Jump to content

Taking Notes (Drawing Flow Charts, Arrows, Etc..)

Recommended Posts

Hi guys,


I'm starting university in February of next and I've just started using Evernote and love the program.


I do have a few questions about taking notes during class lectures.


A lot of times I need to DRAW simple diagrams (kinda like fishbone diagrams, or brainstorm clouds, or flow charts etc..)


Does Evernote allow you to do that from within a note? I was hoping I can find some drawing tools (like those of Microsoft Word, for example)..


If not, what is the best way (other than using Paint and taking a screenshot etc..)


Thanks guys.

Link to comment
  • Level 5*

Suggestions for taking notes in lectures:


Be aware that if you don't have a wifi connection onsite,  your notes are kept in temporary storage (mobiles) or are saved to your hard drive (laptop/ notebook etc).  They're not backed up to Evernote's servers until you find a connection and sync.  Be careful not to lose notes while you're holding the only copy in your hand.


If you want to record audio,  use a separate device (like a Livescribe pen) or a separate app.  If you use Evernote to record the audio you may not be able to take keyboard notes too.  The audio app will output to MP3 or WAV and you can attach that you your lecture note(s) later.


When you do get to sync,  make sure the notes make it to the server by logging into Evernote.com in your desktop browser and checking they're safe.


If you need to draw a diagram it's possible to start an 'ink' note and draw away.  Save those as separate notes and merge them with your other typewritten notes later.  Or just tie them together with tags or titles.  I'd suggest "yyyymmdd hhmm - note# - lecture" as a standard title so you have the day,  the time and a note number to keep them in order plus the lecture name and any other keywords you think might be helpful.


Always take a pad and pen anyway,  because 1) something always goes wrong at the worst possible time and 2) you can always make quick notes on paper and photograph them into Evernote later.

**Objective 1**
Render the records between the line containing "Can you judge" and the line containing "44.2 metres", inclusive, as a numbered list, omitting blank lines.
The records that come next bear no relation to the forum thread on taking lecture notes.

**Exercise materials**
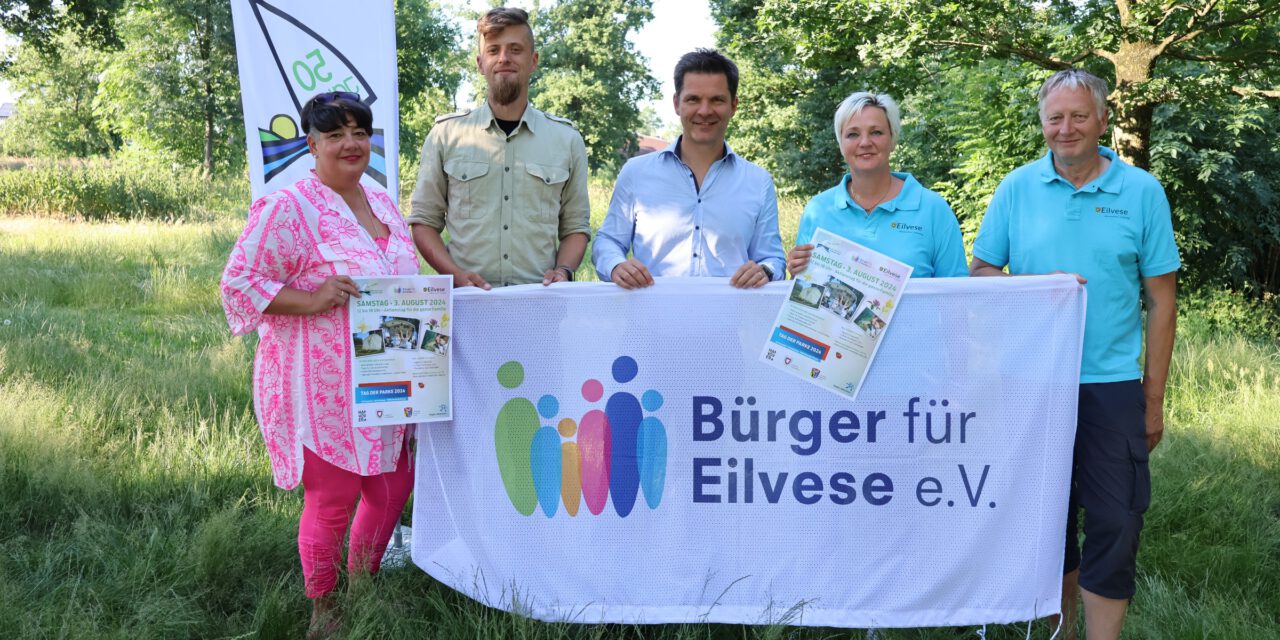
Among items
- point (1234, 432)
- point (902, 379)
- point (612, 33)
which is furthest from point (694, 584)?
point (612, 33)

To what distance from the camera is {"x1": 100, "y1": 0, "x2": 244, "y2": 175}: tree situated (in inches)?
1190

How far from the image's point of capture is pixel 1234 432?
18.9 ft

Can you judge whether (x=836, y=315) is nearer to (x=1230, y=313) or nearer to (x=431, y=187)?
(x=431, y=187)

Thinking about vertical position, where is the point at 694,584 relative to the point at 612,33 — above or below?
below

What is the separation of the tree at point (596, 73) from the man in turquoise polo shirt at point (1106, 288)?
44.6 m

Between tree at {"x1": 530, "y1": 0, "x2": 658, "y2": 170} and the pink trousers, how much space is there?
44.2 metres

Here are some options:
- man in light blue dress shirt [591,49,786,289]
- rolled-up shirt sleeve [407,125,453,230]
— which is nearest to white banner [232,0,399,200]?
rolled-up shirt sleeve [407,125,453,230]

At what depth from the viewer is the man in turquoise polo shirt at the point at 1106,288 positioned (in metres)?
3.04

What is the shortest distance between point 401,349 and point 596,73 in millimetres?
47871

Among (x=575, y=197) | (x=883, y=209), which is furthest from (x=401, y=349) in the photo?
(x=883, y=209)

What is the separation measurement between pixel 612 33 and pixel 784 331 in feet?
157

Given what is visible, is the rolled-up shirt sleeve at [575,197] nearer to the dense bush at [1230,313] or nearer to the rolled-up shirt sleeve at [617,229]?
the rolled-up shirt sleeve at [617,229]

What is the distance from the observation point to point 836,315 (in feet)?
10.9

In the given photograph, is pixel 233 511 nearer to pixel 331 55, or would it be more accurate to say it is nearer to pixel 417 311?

**Objective 2**
Extend the forum thread on taking lecture notes in Evernote, picking up after its final sentence.

**Reply 1**
1. Can you judge whether (x=836, y=315) is nearer to (x=1230, y=313) or nearer to (x=431, y=187)?
2. (x=431, y=187)
3. Thinking about vertical position, where is the point at 694,584 relative to the point at 612,33 — above or below?
4. below
5. What is the separation of the tree at point (596, 73) from the man in turquoise polo shirt at point (1106, 288)?
6. 44.6 m
7. Between tree at {"x1": 530, "y1": 0, "x2": 658, "y2": 170} and the pink trousers, how much space is there?
8. 44.2 metres

**Reply 2**
Finally - practice taking notes in front of the TV or something before you do this in earnest;  there's always something you forget or something that doesn't work the way you expect.  Better to find the glitches before they become career-critical!

Link to comment
  • Level 5*

A lot of times I need to DRAW simple diagrams (kinda like fishbone diagrams, or brainstorm clouds, or flow charts etc..)


Does Evernote allow you to do that from within a note? I was hoping I can find some drawing tools (like those of Microsoft Word, for example)..


I think you are likely to be frustrated by Evernote's poor drawing abilities.  You may want to find an app dedicated to drawing, use it to make your drawings, and the paste the result (image) into Evernote.  Or attach the drawing file to Evernote.

Link to comment

Thanks for your quick responses.


I downloaded Skitch and tried to use it  on my iphone 6 plus. It works fine, but then when I save it and access it from my 'Inbox' notebook in Evernote, I can't seem to copy the diagram and paste where I want within a text note, or even simply add text underneath!


Is it not possible? Do I have to MERGE them? ( I don't think I can merge notes on the iphone?)

Link to comment
  • 1 month later...

In reply to TheDoctor inquiry re flow charts.


I've been using the annotate feature of EN to make my flow charts. 

I open a note give it a title, but I leave the body of the note blank. 

Then,  I click annotate as a pdf. 

Then I use the boxes, arrows, lines, text features, change colors, etc. 

While its not as easy as a sketch pad, easel and a marker, I am getting the hang of it.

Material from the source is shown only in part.